人気うどん店に学ぶ、女性と家族客を取り込む経営戦略

女性や家族客を取り込むことが、ビジネス成功の鉄則のひとつとも言えます。しかし、一口に女性や家族客を取り込むといっても、何をどうすればいいのか見当がつかないものです。

ある人気創作うどん店の事例から、女性と家族客を取り込む経営戦略とプロセスを読み取ってみましょう。

女性が1人でも入りやすくするため、内装を工夫

「老若男女が楽しめるうどんを、もっと気軽に食べてほしい」というオーナーの思いが、このうどん店の経営戦略のベースになっています。女性や子供連れの若い家族客が気軽に来店できるよう、まず内装を工夫しました。

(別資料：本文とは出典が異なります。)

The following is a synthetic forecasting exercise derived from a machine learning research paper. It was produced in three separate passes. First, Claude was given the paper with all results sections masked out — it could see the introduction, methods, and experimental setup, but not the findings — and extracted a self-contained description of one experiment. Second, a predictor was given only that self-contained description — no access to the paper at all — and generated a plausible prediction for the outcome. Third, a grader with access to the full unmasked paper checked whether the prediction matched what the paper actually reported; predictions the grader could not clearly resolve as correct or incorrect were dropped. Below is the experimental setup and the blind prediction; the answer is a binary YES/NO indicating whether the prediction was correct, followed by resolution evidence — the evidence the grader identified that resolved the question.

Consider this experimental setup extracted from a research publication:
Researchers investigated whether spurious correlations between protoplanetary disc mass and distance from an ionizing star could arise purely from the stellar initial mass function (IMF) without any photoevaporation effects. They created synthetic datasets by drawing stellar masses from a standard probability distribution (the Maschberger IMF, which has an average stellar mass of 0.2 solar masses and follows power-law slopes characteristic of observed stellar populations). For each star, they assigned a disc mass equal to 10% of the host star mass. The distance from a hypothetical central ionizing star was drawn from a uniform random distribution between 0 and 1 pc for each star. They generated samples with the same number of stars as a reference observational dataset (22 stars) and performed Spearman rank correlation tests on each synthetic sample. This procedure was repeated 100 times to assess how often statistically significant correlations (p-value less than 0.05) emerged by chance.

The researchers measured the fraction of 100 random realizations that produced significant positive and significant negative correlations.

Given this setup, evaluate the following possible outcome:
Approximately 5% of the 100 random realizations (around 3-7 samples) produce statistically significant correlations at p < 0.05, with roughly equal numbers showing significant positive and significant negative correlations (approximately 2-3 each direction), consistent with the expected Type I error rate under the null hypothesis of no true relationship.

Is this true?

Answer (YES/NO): NO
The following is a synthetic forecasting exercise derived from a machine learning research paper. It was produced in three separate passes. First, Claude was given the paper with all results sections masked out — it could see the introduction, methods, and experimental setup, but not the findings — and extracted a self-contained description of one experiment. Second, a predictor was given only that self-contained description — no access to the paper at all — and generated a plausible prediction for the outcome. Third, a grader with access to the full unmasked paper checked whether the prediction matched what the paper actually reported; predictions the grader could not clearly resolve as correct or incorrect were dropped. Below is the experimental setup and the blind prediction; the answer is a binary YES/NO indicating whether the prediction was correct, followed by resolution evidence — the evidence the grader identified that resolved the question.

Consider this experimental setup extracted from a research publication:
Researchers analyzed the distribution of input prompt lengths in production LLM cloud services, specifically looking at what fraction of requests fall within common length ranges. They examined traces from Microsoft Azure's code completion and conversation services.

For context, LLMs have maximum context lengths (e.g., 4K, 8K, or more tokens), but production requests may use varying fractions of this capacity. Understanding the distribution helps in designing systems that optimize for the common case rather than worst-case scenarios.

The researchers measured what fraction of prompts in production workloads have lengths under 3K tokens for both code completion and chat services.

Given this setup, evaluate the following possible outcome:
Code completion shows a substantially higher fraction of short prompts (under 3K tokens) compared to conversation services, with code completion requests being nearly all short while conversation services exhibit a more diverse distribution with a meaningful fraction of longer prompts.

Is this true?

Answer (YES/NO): NO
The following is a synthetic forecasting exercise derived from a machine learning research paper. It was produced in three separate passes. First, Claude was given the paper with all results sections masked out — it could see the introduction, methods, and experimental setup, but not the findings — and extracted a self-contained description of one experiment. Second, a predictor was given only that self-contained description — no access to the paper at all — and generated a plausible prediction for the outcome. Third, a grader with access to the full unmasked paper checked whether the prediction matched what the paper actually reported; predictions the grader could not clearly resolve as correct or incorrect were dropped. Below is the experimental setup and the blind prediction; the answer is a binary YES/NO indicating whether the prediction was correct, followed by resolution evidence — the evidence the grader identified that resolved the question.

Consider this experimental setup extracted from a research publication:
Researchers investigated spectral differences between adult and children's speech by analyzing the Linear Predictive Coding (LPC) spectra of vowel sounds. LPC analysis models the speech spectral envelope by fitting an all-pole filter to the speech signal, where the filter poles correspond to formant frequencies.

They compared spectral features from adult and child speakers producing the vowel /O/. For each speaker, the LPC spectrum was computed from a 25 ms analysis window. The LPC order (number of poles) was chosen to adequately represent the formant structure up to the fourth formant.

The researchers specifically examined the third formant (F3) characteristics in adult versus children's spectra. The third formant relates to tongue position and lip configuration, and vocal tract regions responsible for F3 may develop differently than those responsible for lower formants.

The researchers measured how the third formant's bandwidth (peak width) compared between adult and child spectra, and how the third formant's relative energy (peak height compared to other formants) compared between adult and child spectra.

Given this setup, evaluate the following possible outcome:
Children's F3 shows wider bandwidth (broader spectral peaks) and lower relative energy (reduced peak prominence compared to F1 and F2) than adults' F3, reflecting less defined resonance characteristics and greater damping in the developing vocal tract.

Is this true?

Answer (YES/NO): NO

ぬくもりのあるウッド調のインテリアを置き、スタイリッシュなカフェ風の空間に仕上げました。入口を大きなガラス張りにして開放的にすることで、女性が1人でも気軽に入れるような店づくりにして、従来のうどん店の概念を打破したのです。

店内にはオーナーの趣味でもあるDJブースを設け、BGMにもこだわりました。このように、うどん店とは思えないスタイルが女性客の話題を呼び、集客をもたらしたのです。

 

「ここでしか味わえない」創作メニューを用意

外装だけでなく中身にもこだわることを忘れていません。多彩な創作うどんをメニューに掲げ、差別化を図りました。

看板商品は、10種類の野菜の薬味を添えた釜揚げうどん。きんぴらごぼうやイクラおろし、山芋など多彩な薬味を添えて視覚的に訴え、食感と味の変化を楽しんでもらう演出をしています。

 

また、もうひとつの人気メニューである、和牛の一枚肉を具材に用いたうどんでは、食べるときにあつあつのだし汁をかけて、お肉をしゃぶしゃぶのように熱を通して、お好みのタイミングでいただくという斬新さが人気を博しています。まさに「ここでしか味わえない」メニューを用意し、口コミを増やしているのです。

さらに、リピーター獲得のために月替わりの新メニューも続々と開発している点も見逃せません。

 

メニューの独自性と店の雰囲気づくりが重要

飲食店が女性や家族客を取り込むには「入りやすい入口」、「カフェ風の空間」といったハード面の工夫と、「ここでしか味わえない独自メニューの創作」「リピーター獲得のための新メニューの開発」などソフト面の努力を、バランスよく手掛けることが大事なのです。